At the seasonal, Italian-inspired Sardella restaurant, Executive Pastry Chef Sarah Osborn is known to elevate simple ingredients and approachable flavors to elegant interpretations of familiar desserts. Her beloved Pineapple Rum Cake is no exception.

This build starts with a warm yeast cake with chunks of fresh pineapple infused with a rum-pineapple syrup. It’s topped with coconut sherbet, pineapple-caramel sauce and toasted coconut chips. “This is my take on a Rum Baba,” she says, recalling the liquor-soaked yeast cake that’s finished with whipped or pastry cream.

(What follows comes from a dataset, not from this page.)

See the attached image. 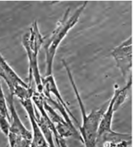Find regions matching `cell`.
<instances>
[{"instance_id":"obj_15","label":"cell","mask_w":133,"mask_h":147,"mask_svg":"<svg viewBox=\"0 0 133 147\" xmlns=\"http://www.w3.org/2000/svg\"><path fill=\"white\" fill-rule=\"evenodd\" d=\"M6 147H10V146H9V145H7V146Z\"/></svg>"},{"instance_id":"obj_11","label":"cell","mask_w":133,"mask_h":147,"mask_svg":"<svg viewBox=\"0 0 133 147\" xmlns=\"http://www.w3.org/2000/svg\"><path fill=\"white\" fill-rule=\"evenodd\" d=\"M7 138L10 147H31V140H28L16 134L10 132Z\"/></svg>"},{"instance_id":"obj_1","label":"cell","mask_w":133,"mask_h":147,"mask_svg":"<svg viewBox=\"0 0 133 147\" xmlns=\"http://www.w3.org/2000/svg\"><path fill=\"white\" fill-rule=\"evenodd\" d=\"M61 63L66 70L67 75H68L70 83L72 85L73 92L75 93V96L78 101V105L80 106V112L82 115V126H80L79 131H78L82 138V142L85 147H97L98 127H99V123H100V120L102 117V115L104 114L105 111L106 109L107 103L105 104L101 108L98 109H93L89 114H87L85 107L84 105V103L80 97L77 86L75 83V81L73 79V74L71 73L70 67L63 59H61Z\"/></svg>"},{"instance_id":"obj_6","label":"cell","mask_w":133,"mask_h":147,"mask_svg":"<svg viewBox=\"0 0 133 147\" xmlns=\"http://www.w3.org/2000/svg\"><path fill=\"white\" fill-rule=\"evenodd\" d=\"M13 95L11 93H9L6 96V100H7V106L10 112V132L19 135L21 137L26 138L28 140L32 141V132L29 131L27 128L24 126L23 123L21 120L19 115L17 114L16 111V108L14 105V99H13Z\"/></svg>"},{"instance_id":"obj_7","label":"cell","mask_w":133,"mask_h":147,"mask_svg":"<svg viewBox=\"0 0 133 147\" xmlns=\"http://www.w3.org/2000/svg\"><path fill=\"white\" fill-rule=\"evenodd\" d=\"M132 136L112 131L98 136L97 147H132Z\"/></svg>"},{"instance_id":"obj_2","label":"cell","mask_w":133,"mask_h":147,"mask_svg":"<svg viewBox=\"0 0 133 147\" xmlns=\"http://www.w3.org/2000/svg\"><path fill=\"white\" fill-rule=\"evenodd\" d=\"M87 4H88L87 1L84 2L71 16H70L71 10L70 8H68L65 13H64L63 17L61 18V19L57 22V26L53 32L51 33L50 39L47 42L43 43V46L46 54V75L47 76L52 74L54 59L59 45L64 38L66 36L67 33L77 24L80 17L84 12Z\"/></svg>"},{"instance_id":"obj_3","label":"cell","mask_w":133,"mask_h":147,"mask_svg":"<svg viewBox=\"0 0 133 147\" xmlns=\"http://www.w3.org/2000/svg\"><path fill=\"white\" fill-rule=\"evenodd\" d=\"M44 40L45 38L39 29L38 23L35 21L29 31L22 36L21 40L29 58V82L32 80L35 82L36 92L39 93L43 92V86L42 84L43 78L39 69L38 54L39 49L44 43Z\"/></svg>"},{"instance_id":"obj_8","label":"cell","mask_w":133,"mask_h":147,"mask_svg":"<svg viewBox=\"0 0 133 147\" xmlns=\"http://www.w3.org/2000/svg\"><path fill=\"white\" fill-rule=\"evenodd\" d=\"M0 78H3L5 82L7 83V86L9 88L10 93L13 94L15 88L18 86H23L25 87H28V83L21 78L17 74V73L13 70V68L10 67L7 63L5 58L0 52Z\"/></svg>"},{"instance_id":"obj_13","label":"cell","mask_w":133,"mask_h":147,"mask_svg":"<svg viewBox=\"0 0 133 147\" xmlns=\"http://www.w3.org/2000/svg\"><path fill=\"white\" fill-rule=\"evenodd\" d=\"M10 119L5 116L0 115V131L6 137H8L10 134Z\"/></svg>"},{"instance_id":"obj_9","label":"cell","mask_w":133,"mask_h":147,"mask_svg":"<svg viewBox=\"0 0 133 147\" xmlns=\"http://www.w3.org/2000/svg\"><path fill=\"white\" fill-rule=\"evenodd\" d=\"M42 84H43V95H44V96H47V95H51H51H54V96H55V98H56V100H57V102L60 103L61 105L63 106L67 112H69V114H70L71 119L76 122L75 123H76L78 127H80V124L79 123H78V121H77V119L75 118V116H74L73 113L71 112V111H70V109H69V107L67 105V104L65 102L63 97L61 95L60 92H59V90H58V88H57V86L56 82L54 80V76H53V74L46 76L45 78H42Z\"/></svg>"},{"instance_id":"obj_5","label":"cell","mask_w":133,"mask_h":147,"mask_svg":"<svg viewBox=\"0 0 133 147\" xmlns=\"http://www.w3.org/2000/svg\"><path fill=\"white\" fill-rule=\"evenodd\" d=\"M20 102L29 115V121L32 126V138L31 141V147H49L47 142L45 139L40 128L35 121V107L32 99L20 100Z\"/></svg>"},{"instance_id":"obj_4","label":"cell","mask_w":133,"mask_h":147,"mask_svg":"<svg viewBox=\"0 0 133 147\" xmlns=\"http://www.w3.org/2000/svg\"><path fill=\"white\" fill-rule=\"evenodd\" d=\"M111 55L116 62L123 78H126L128 74H131L132 68V37L124 40L120 45L112 50Z\"/></svg>"},{"instance_id":"obj_14","label":"cell","mask_w":133,"mask_h":147,"mask_svg":"<svg viewBox=\"0 0 133 147\" xmlns=\"http://www.w3.org/2000/svg\"><path fill=\"white\" fill-rule=\"evenodd\" d=\"M57 145L58 147H70L68 145H67V143L65 142V139H63V138H59L57 139Z\"/></svg>"},{"instance_id":"obj_12","label":"cell","mask_w":133,"mask_h":147,"mask_svg":"<svg viewBox=\"0 0 133 147\" xmlns=\"http://www.w3.org/2000/svg\"><path fill=\"white\" fill-rule=\"evenodd\" d=\"M0 115L5 116L10 119V112L6 100V96L4 95L2 84H1V79H0Z\"/></svg>"},{"instance_id":"obj_10","label":"cell","mask_w":133,"mask_h":147,"mask_svg":"<svg viewBox=\"0 0 133 147\" xmlns=\"http://www.w3.org/2000/svg\"><path fill=\"white\" fill-rule=\"evenodd\" d=\"M116 98V91L114 90L113 96L111 97L110 100L108 103V107L106 109L104 114L102 115L99 127L98 130V137L104 133L110 132L112 131V123H113V118L115 112L114 111V104Z\"/></svg>"}]
</instances>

“Generally, when I think of rum, I think pineapple and tropical,” she says. “After a few attempts, I realized that fresh pineapple with a pineapple and rum syrup soak were the best way to go. It was a natural progression from there to top this warm pineapple cake with a coconut sherbet. I used coconut milk and shredded coconut to bring the most coconut flavor to the sherbet—while trying to avoid a ‘sunscreen’ flavor.”

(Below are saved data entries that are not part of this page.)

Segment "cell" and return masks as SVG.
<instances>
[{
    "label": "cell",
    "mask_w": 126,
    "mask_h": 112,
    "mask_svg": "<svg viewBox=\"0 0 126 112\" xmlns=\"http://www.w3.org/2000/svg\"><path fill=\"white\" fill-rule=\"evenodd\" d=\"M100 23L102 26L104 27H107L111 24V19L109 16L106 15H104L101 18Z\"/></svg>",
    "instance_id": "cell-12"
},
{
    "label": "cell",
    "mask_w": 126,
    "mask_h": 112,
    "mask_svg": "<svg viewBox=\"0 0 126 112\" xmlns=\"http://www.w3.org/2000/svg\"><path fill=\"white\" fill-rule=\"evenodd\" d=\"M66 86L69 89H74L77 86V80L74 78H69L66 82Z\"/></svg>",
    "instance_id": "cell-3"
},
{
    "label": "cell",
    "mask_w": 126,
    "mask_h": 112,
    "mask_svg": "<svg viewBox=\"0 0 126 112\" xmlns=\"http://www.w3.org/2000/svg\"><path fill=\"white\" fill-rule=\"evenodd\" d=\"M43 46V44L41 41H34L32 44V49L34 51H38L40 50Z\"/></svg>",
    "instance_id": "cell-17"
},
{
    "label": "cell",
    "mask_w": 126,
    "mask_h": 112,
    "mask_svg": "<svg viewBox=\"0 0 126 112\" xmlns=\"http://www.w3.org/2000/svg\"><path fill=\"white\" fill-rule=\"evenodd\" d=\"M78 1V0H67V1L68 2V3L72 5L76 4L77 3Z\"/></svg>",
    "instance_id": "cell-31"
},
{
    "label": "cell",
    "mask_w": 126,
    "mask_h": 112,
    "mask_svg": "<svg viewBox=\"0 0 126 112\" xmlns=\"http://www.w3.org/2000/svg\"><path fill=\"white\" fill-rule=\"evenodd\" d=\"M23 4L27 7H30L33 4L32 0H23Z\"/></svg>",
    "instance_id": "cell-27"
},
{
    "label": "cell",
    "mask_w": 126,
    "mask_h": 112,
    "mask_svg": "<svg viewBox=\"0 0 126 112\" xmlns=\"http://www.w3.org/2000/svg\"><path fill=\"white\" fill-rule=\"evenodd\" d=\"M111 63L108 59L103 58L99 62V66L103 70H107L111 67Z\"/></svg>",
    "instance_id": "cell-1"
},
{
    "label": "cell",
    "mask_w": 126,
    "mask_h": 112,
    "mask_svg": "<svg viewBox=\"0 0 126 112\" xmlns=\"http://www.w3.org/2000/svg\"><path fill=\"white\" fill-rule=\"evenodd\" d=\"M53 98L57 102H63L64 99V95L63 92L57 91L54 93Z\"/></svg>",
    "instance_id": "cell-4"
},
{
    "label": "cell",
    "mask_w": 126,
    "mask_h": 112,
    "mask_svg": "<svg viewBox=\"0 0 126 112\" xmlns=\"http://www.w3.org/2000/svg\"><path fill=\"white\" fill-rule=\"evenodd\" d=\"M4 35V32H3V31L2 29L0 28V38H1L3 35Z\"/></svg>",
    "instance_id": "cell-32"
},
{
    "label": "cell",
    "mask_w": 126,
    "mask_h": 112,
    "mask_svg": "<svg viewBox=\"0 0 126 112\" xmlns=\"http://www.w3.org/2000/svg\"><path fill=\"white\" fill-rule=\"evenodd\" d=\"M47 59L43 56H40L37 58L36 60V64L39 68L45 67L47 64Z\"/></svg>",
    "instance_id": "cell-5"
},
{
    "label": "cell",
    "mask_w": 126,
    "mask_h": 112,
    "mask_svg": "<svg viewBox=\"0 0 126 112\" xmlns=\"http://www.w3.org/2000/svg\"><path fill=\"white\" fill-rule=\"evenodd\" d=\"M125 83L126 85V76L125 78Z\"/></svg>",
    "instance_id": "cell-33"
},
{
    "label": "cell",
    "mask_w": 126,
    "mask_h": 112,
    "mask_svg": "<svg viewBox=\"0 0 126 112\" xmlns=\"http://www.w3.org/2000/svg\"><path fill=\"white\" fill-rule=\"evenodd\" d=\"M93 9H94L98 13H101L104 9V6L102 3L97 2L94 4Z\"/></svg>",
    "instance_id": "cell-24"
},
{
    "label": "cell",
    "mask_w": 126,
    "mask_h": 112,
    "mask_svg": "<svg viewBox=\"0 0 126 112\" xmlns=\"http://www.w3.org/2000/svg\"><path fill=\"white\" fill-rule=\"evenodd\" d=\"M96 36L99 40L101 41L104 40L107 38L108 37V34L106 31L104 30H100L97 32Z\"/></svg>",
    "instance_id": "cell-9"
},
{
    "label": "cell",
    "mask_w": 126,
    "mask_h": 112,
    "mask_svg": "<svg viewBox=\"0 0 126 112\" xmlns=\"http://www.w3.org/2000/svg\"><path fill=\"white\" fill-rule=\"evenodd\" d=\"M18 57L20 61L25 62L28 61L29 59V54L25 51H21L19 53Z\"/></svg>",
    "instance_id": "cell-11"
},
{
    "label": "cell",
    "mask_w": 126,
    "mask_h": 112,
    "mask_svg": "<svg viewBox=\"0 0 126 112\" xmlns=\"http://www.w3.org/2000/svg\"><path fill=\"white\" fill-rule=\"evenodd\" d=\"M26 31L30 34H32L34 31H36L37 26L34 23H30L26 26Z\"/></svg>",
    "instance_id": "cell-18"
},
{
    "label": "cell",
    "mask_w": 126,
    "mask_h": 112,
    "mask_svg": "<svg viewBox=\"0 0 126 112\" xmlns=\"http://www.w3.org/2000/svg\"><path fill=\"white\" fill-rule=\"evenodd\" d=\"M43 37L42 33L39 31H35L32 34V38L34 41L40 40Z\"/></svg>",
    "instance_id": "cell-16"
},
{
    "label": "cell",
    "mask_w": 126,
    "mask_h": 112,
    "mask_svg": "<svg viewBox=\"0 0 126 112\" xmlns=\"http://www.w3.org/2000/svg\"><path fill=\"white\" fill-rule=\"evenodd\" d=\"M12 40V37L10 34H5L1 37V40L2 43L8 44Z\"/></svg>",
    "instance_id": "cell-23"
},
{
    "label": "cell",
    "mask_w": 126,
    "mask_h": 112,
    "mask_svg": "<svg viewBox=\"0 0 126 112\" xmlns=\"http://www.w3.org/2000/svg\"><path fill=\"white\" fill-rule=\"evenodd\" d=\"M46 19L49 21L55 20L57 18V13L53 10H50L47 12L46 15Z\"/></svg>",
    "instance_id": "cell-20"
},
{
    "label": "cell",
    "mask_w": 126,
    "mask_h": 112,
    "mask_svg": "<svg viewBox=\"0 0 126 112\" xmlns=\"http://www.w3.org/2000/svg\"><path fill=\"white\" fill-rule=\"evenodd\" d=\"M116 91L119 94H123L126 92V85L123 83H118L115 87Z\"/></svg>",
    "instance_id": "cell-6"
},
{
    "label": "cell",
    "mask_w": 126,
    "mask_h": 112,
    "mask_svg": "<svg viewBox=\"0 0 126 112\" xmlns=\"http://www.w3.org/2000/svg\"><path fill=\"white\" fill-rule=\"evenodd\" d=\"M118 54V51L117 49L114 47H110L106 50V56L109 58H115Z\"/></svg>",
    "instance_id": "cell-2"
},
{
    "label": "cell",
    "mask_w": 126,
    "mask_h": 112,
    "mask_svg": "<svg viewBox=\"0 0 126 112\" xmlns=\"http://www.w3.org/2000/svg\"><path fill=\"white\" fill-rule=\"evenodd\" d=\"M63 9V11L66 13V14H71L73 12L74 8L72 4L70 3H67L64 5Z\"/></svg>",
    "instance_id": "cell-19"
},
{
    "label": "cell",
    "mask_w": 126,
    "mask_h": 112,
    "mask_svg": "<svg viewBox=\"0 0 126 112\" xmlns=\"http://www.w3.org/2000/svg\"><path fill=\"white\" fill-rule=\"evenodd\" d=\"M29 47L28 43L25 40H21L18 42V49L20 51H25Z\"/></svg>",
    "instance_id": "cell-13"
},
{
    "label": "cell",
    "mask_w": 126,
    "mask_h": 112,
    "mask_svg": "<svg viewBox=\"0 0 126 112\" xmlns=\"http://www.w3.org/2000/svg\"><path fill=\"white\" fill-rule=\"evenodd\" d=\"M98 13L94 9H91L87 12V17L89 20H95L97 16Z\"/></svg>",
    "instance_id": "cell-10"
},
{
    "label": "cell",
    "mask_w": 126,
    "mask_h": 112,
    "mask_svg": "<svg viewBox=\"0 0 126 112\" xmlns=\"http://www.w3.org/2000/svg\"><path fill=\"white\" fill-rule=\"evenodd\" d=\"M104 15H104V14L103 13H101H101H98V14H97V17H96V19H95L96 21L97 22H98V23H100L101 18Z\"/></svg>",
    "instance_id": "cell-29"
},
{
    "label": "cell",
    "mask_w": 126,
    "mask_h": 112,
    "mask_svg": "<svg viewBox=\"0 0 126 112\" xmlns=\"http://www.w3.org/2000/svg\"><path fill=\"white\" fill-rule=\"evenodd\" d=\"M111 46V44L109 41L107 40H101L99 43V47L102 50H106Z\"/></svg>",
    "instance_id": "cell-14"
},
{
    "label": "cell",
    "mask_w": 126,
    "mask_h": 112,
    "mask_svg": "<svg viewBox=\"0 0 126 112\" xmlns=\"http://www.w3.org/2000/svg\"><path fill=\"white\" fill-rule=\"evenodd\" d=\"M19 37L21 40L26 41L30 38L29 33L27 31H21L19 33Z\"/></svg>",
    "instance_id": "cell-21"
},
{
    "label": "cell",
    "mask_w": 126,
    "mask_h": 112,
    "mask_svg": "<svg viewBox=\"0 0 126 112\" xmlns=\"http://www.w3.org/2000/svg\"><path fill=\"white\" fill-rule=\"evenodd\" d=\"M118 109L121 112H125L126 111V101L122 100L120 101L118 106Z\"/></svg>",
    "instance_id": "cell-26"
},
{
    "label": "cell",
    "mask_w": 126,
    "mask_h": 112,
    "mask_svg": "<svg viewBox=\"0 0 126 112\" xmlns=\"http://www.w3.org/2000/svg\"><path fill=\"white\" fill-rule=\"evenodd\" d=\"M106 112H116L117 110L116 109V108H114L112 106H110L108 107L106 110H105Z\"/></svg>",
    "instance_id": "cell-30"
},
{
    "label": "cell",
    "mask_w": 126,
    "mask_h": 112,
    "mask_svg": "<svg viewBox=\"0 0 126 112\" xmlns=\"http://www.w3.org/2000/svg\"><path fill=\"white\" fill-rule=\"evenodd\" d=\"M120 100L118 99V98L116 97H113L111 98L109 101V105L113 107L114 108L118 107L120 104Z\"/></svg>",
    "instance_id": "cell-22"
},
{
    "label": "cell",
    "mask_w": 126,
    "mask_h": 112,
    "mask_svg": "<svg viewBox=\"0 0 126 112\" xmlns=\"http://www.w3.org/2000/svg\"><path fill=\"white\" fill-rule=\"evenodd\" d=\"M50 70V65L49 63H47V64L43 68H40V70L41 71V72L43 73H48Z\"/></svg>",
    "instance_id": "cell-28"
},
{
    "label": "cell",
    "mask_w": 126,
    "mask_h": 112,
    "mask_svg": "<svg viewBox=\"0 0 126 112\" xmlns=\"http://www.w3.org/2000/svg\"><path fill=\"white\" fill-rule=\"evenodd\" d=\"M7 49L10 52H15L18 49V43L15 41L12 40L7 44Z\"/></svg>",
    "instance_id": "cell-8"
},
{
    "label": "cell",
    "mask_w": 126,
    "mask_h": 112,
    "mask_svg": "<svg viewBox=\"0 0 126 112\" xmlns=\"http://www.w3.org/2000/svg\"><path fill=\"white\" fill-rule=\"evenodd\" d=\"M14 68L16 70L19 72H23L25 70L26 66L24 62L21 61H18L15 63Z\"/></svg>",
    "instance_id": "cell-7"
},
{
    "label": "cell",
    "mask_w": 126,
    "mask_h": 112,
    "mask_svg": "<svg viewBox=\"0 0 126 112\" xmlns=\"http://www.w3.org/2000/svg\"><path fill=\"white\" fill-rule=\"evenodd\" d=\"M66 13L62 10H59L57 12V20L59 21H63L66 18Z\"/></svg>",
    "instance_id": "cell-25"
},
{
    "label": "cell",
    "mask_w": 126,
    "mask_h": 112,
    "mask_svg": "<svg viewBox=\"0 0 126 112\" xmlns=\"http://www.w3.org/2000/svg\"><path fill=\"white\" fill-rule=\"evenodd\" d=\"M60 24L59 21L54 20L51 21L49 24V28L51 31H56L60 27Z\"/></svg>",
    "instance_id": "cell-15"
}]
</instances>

Osborn believes this top-selling dessert is a hit because it’s a combination of these common tropical flavors presented in a less-common format. It has the added benefit of briefly transporting diners to exotic locales. “It satisfies their desire for a momentary trip to somewhere tropical with the flavors.” As seasons change, she comes up with new ways to approach the Pineapple Rum Cake’s flavor system. “I could see possibly bringing in a semifreddo instead of the sorbet, or having a caramelized pineapple tart in place of the cake,” she says. “The options with this dessert are really endless.”